Clinically LS is characterized by a high risk for early-onset colorectal and endometrial cancers and also a moderate risk for urinary tract, ovarian, small bowel, stomach and biliary tract cancers. LS accounts for 2% to 5% of all colorectal cancers [2]. Recognition of LS, leading to molecular screening for MMR genes in a proband, is currently based on the clinico-familial Amsterdam II criteria and/or clinico-pathological Bethesda criteria [3]. Identification of LS causing mutations is important for clinical surveillance in carriers and genetic testing for at risk relatives.

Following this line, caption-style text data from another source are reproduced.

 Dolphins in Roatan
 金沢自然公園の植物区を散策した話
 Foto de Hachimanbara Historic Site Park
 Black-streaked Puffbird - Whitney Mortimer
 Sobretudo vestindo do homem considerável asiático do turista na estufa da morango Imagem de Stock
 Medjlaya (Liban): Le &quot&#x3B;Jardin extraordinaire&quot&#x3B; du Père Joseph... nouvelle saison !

Considerable variability exists in phenotypic expression and cancer risk among different gene mutations carriers. The risk of colon cancer appears to be greater in carriers of MLH1 vs other MMR genes, but the overall risk of all cancers (colonic and extracolonic) combined appears with MSH2 mutations [4]. In MSH2 mutation carriers, relevant genotype-phenotype correlations exist for benign and malignant sebaceous glands tumors (Muir-Torre syndrome) [2].
It is well known that colorectal tumors from LS patients tend to have better prognoses than sporadic colorectal tumors [5] and are associated with distinct histological characteristics such as tumor-infiltrating lymphocytes, mucinous/signet-ring differentiation and/or medullary growth patterns, as well as proximal localization [6]. However, the survival benefits for other cancers in LS are unclear.

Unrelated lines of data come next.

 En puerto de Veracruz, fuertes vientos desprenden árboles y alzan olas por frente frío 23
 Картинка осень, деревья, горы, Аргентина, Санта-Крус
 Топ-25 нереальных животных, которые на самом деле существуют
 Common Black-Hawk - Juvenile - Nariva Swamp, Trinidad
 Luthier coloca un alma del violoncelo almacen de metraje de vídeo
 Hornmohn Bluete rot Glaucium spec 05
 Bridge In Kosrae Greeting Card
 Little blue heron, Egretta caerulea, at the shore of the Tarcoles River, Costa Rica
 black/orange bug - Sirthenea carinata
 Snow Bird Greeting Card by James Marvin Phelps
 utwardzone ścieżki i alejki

There is some inconsistency among cases reported in the literature regarding the involvement of other tumors in LS, such as breast cancer [7], although breast cancer is not classically regarded a LS spectrum tumor [8].

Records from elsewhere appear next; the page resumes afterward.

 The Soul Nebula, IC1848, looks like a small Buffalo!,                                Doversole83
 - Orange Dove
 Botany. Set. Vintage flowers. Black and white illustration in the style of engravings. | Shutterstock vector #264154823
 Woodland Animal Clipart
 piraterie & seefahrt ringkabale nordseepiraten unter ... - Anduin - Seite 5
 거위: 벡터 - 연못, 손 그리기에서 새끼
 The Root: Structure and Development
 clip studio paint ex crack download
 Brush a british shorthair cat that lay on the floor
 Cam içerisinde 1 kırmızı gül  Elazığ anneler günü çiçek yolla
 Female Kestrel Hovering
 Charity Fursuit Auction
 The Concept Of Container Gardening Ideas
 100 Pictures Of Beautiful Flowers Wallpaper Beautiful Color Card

In this article we describe a family with the novel protein truncating mutation of c.2388delT in the MSH2 gene, focusing particularly on one individual carrier affected with multiple primary cancers who is surviving 25 years on.
Case report
Currently 63 year old index female patient (III:4) with a positive colorectal cancer family history was considered having LS after she presented with a colorectal cancer in her 47th year (1995), after she already had been diagnosed with ovarian cancer at the age of 38 (1986) (Figure 1). Her personal medical history revealed a total hysterectomy and bilateral-salpingoophorectomy as a consequence of treatment for ovarian cancer. The patient then conformed to Amsterdam II and Bethesda criteria [3]. For research purposes the patient was enrolled in a LS screening project and found to be a carrier of c.2388delT mutation in the 14 exon of MSH2 gene by direct sequencing. This genetic data was included in a collaborative study report of LS mutation spectrum from the Baltic countries and Poland [9], recently referenced in InSiGHT http://www.insight-group.org, although this mutation and phenotype were not characterized in more detail at the time.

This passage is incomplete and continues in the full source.